La décision la plus logique est un forfait du club R S Berkane mais on ne devrait pas s’arrêter là. Il faut aller à des sanctions plus graves à la mesure de la gravité des manipulations du Makhzen et des risques que ces manœuvres ont fait peser sur le pays hôte. Imaginez les dérives et dérapages possibles d’une population  éprise et férue de  football, excitée par la frustration d’un match attendu mais annulé. Imaginez les troubles à l’ordre public qu’aurait connu le pays hôte si les supporters contrariés s’étaient déchaînés dans les rues de la capitale. Qui aurait été responsable de toutes les victimes humaines ? Heureusement que les supporters algériens ont fait preuve d’une maturité exceptionnelle et se sont retirés dans le calme et la sérénité.


Quels sont les mécanismes juridiques susceptibles d’être mis en œuvre devant cette situation ?

Juste après le match non joué, la CAF a annoncé qu’elle saisirait les instances concernées sans préciser lesquelles. Il y a sur ce point une grande ambiguïté. Qui va agir contre qui ? Le  RS Berkane n’a pas été interdit de jouer. Il s’est abstenu de le faire malgré les maillots qui lui ont été offerts, aimablement, par la FAF. Les maillots de la discorde ont été  saisis par la Douane, institution de souveraineté qui ne dépend ni de la FAF ni de l’USMA. Si la Douane a agi de façon illégale, elle en assumera la responsabilité. Dans ce cas, nous ne sommes pas  devant un litige sportif mais devant un litige administratif.
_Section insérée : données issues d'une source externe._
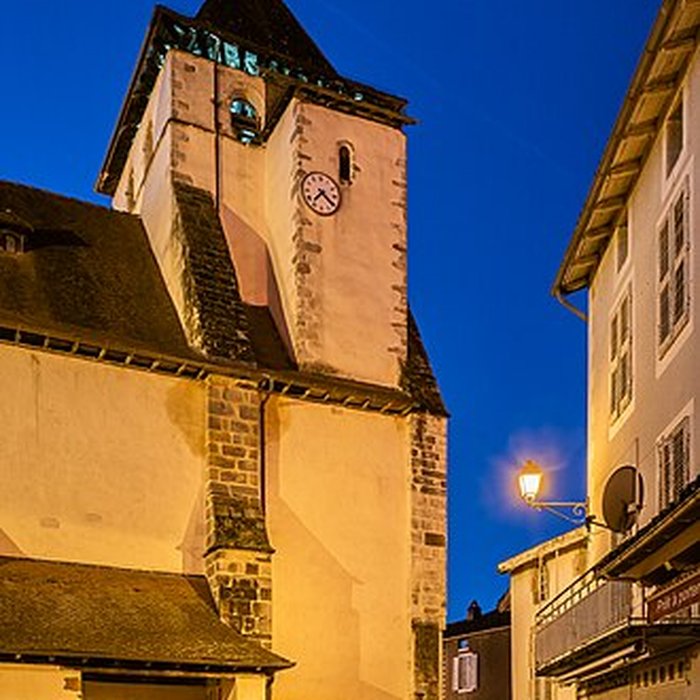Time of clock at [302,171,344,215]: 7:21
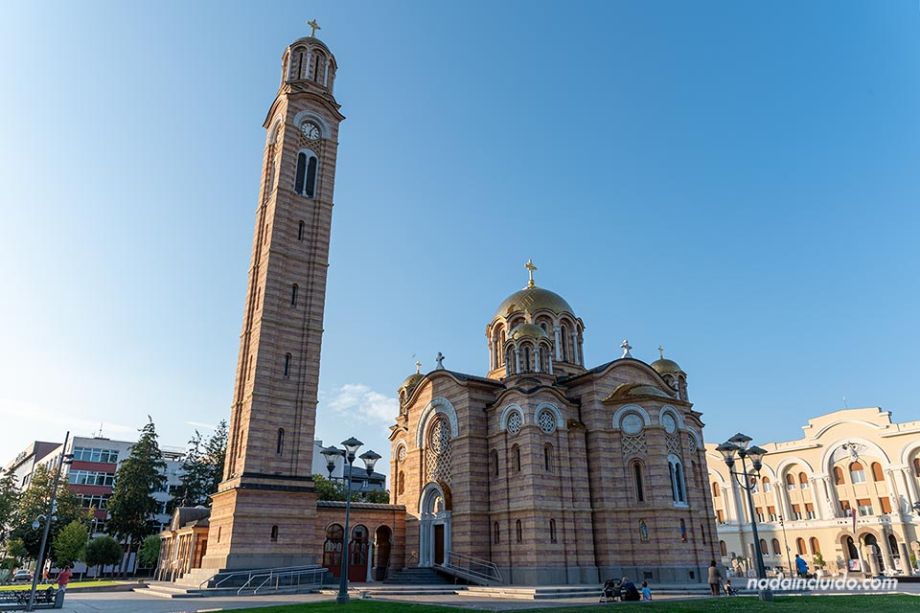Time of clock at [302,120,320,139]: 6:06
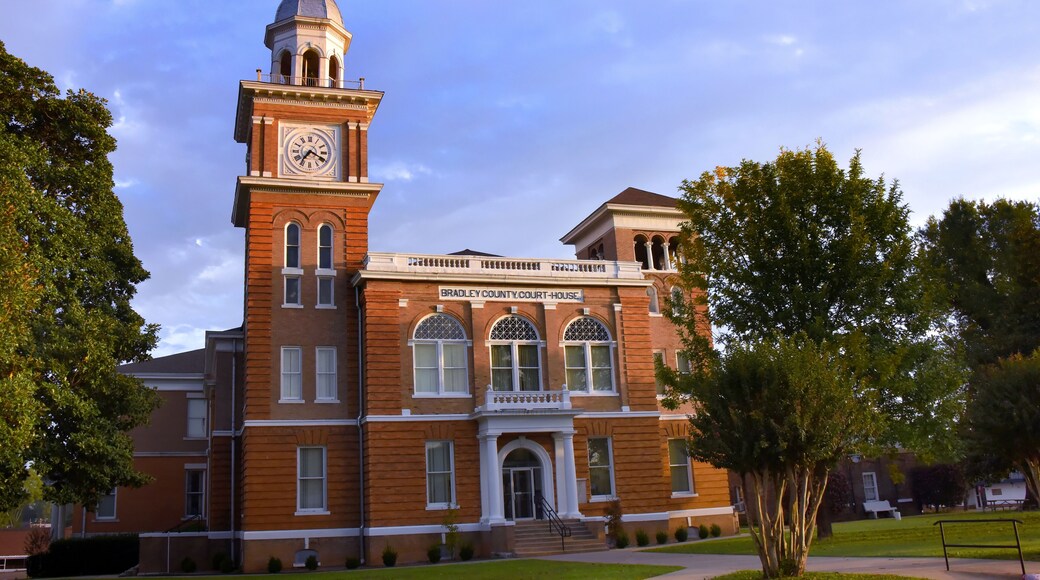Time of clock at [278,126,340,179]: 7:19
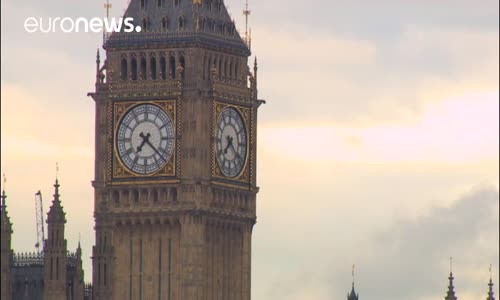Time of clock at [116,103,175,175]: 7:22
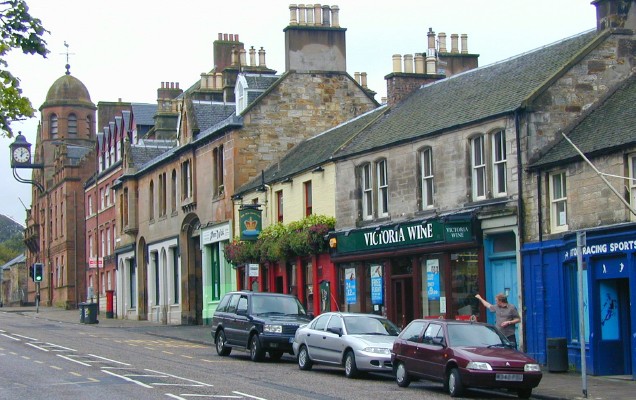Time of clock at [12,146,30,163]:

L’Algérie, représentée par la FAF, pourrait agir contre la CAF ou ses agents indélicats, dans le cas où celle-ci ne prononcerait pas un forfait contre le RS Berkane ou si elle se limiterait au forfait sans prononcer d’autres sanctions, telles que la suspension du club qui a bafoué les principes fondateurs des lois du sport universel et causé des troubles et des préjudices à la FAF. Je ne peux  pas imaginer que la CAF puisse sanctionner l’USMA en lui ôtant les trois points du match. Celle-ci  s’est présentée sur le stade. Les arbitres aussi doivent s’expliquer, car leur absence sur le terrain est inexcusable. Ils ont fourni une couverture à la limite de la complicité avec le club  défaillant. 

Quels sont vos pronostics pour cette bataille juridique ? 

Tous les juristes de bonne foi vous diront que la légalité et l’éthique sportive sont du côté algérien. Cependant, la mauvaise politique a toujours corrompu le bon sport. Deux instances pourraient être interpellés : les organes de règlement des litiges de la CAF ou le Tribunal arbitral des sports, organes de la FIFA. La CAF est juge et partie. Son parti pris  est clair. Elle a autorisé l’utilisation du maillot de la discorde, en dépit de la flagrante et criarde illégalité. Les arbitres nommés par la CAF ne se seraient pas présentés sur le stade et, ainsi, se sont écartés de leur devoir d’impartialité et de neutralité. La proximité de la CAF avec le Makhzen est un secret de Polichinelle. Le Tribunal arbitral du sport est «un  instrument entre les mains de l’Occident». Cette juridiction  (TAS) a rejeté l’appel du Comité olympique russe qui contestait sa suspension, décidée mi-octobre par le Comité international olympique (CIO), en lien avec le conflit en Ukraine.  

Le CIO et le TAS par ricochet n’ont eu aucune réaction face au Comité olympique israélien pour le génocide de GAZA et au Comité olympique marocain pour l’annexion du Sahara occidental. L’Algérie a toujours été à la pointe des combats pour les causes justes. Elle a été une fervente opposante de l’Apartheid sportif et l’Apartheid tout court. L’Algérie s’oppose haut et fort au sionisme en politique. Elle est l’initiatrice du processus historique de reconnaissance de l’Etat de Palestine par l’ONU. Elle s’est opposée à l’entrée d’Israël comme membre observateur à l’Union africaine, soutenue par le Maroc et d’autres Etats africains. Les athlètes algériens ont toujours  boycotté des compétitions face à des athlètes israéliens. Dans cette bataille, le droit et l’éthique sportive s’opposeront  à la politique et lorsque la politique entre dans une enceinte, le droit en sort. La construction d’un nouvel ordre sportif mondial doit être engagée.